▶ _Stored rows_
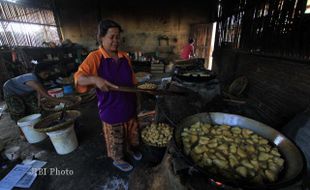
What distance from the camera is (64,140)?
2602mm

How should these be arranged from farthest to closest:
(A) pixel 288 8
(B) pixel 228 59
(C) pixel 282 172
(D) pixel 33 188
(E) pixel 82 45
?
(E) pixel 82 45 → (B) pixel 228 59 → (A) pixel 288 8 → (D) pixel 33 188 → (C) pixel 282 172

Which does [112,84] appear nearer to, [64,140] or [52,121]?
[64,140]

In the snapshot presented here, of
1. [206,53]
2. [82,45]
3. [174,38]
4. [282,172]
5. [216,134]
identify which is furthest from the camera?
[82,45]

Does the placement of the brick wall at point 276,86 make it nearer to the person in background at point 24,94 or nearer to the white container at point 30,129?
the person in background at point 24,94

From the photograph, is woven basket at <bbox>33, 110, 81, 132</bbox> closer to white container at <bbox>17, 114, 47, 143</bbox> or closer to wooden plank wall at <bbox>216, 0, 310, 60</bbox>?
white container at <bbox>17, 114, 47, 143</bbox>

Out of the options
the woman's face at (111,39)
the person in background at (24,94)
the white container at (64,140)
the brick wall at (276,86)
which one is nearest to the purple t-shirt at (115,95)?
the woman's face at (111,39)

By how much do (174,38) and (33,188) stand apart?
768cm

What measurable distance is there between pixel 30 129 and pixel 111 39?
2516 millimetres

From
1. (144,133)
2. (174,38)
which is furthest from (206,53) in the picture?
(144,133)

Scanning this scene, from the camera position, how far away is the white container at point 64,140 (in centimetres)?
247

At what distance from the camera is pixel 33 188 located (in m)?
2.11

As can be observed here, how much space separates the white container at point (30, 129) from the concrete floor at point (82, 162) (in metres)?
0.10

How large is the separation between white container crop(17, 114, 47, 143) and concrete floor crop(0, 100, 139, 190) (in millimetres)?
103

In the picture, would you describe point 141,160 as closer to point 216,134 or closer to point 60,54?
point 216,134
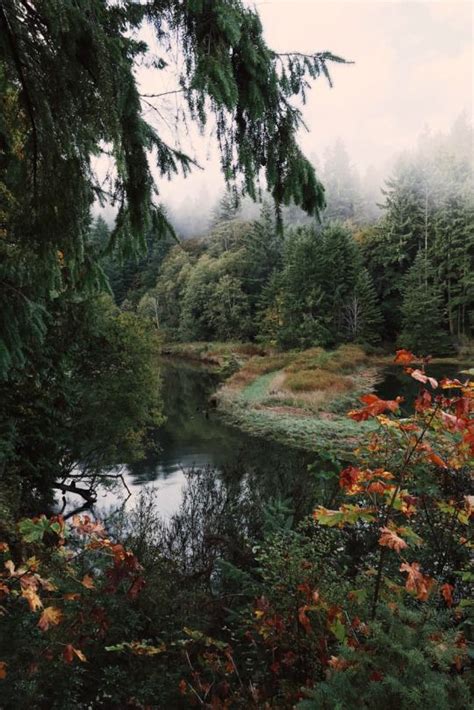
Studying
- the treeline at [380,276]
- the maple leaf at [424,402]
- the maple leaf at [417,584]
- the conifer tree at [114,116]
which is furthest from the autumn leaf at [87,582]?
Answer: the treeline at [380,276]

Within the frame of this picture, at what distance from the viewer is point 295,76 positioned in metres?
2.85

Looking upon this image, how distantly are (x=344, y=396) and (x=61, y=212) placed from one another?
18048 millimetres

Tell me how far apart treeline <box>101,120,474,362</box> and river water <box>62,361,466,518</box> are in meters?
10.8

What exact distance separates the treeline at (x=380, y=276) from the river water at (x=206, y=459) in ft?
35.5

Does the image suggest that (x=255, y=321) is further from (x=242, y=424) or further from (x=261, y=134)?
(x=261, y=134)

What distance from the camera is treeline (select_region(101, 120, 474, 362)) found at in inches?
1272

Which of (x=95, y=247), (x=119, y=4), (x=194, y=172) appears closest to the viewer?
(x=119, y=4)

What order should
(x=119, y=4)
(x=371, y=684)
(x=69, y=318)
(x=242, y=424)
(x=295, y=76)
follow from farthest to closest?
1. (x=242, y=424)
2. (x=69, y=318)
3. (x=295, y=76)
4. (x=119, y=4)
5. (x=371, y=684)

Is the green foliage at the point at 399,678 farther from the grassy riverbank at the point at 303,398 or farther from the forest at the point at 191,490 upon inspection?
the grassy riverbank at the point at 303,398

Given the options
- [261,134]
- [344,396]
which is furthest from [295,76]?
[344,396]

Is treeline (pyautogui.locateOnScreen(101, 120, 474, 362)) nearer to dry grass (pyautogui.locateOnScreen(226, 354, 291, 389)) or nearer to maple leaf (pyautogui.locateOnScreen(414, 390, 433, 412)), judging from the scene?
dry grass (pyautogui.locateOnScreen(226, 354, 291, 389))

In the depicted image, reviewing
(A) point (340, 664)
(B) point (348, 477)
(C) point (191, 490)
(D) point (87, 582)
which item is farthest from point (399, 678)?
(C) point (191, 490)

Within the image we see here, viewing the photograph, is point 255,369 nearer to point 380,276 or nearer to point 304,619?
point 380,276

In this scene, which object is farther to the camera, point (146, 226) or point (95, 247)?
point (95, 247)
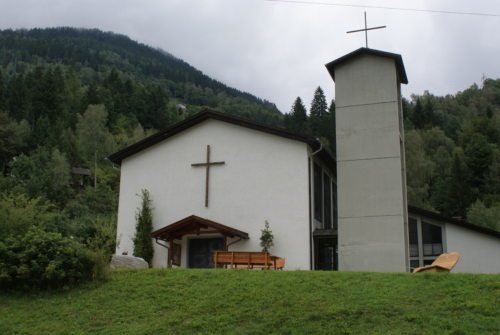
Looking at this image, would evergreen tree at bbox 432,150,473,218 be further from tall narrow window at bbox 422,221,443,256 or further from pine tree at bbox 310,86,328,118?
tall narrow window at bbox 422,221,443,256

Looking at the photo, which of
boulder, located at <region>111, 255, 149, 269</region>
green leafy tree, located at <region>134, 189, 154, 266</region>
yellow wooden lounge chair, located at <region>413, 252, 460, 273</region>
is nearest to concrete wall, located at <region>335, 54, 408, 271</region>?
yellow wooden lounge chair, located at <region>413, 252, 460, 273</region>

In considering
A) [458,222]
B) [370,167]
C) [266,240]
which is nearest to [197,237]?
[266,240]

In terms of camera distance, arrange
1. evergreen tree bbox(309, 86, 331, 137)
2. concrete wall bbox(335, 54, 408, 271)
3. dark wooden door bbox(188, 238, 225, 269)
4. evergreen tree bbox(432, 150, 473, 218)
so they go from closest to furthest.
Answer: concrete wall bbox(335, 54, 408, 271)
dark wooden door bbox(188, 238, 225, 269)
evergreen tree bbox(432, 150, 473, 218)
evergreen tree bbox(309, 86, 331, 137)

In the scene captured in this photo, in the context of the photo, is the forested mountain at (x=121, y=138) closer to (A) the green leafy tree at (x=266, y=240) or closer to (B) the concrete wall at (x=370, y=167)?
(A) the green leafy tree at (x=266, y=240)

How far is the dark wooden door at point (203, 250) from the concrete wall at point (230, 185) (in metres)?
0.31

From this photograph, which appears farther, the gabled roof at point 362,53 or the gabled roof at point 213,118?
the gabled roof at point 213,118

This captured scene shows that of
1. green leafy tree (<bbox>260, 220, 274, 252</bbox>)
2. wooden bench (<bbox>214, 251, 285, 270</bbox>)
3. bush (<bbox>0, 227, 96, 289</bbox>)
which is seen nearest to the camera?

* * *

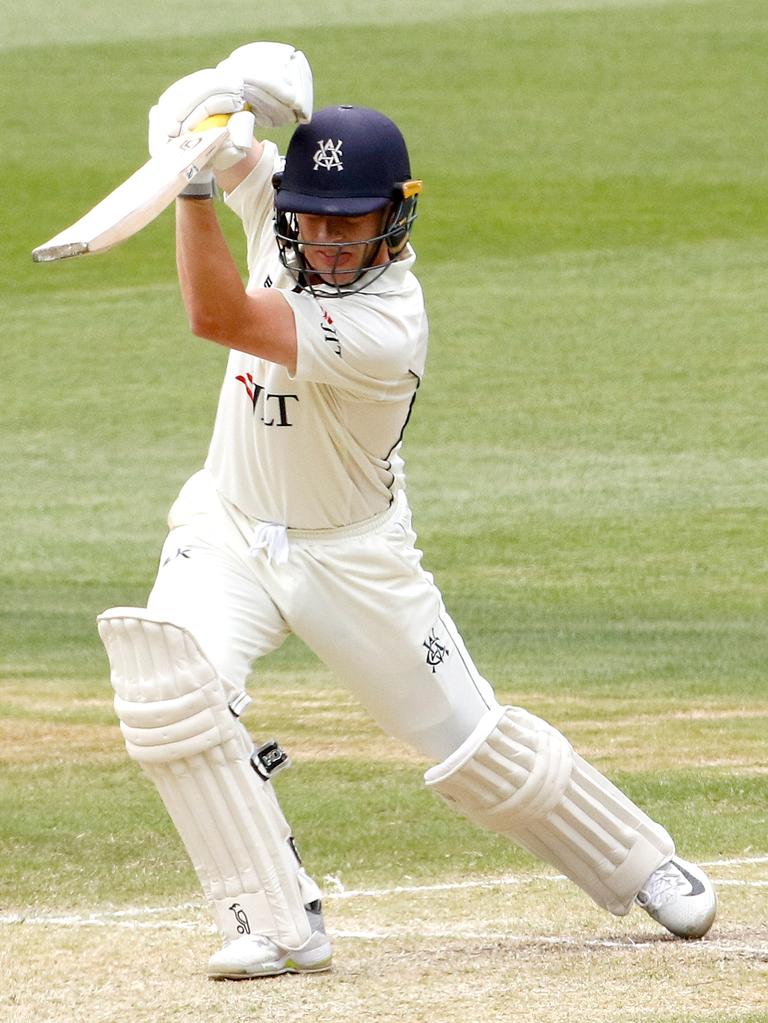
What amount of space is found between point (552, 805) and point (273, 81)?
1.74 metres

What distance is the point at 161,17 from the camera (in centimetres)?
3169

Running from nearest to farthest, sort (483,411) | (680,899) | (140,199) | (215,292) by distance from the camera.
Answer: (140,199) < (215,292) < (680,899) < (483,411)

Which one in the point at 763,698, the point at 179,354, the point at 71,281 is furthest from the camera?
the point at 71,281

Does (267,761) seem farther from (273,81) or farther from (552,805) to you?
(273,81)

▶ _What you need to do_
Rewrite everything from the line containing "What order should" down to the line containing "5. (x=371, y=684)", replacing "follow" with "be arranged" and leaving all else unchanged. Return only those lines.

▶ _Solved problem_
What order should
(x=119, y=4)
(x=371, y=684)
(x=69, y=318)
(x=242, y=424)
(x=295, y=76)
be arranged from farthest to closest?
1. (x=242, y=424)
2. (x=69, y=318)
3. (x=295, y=76)
4. (x=119, y=4)
5. (x=371, y=684)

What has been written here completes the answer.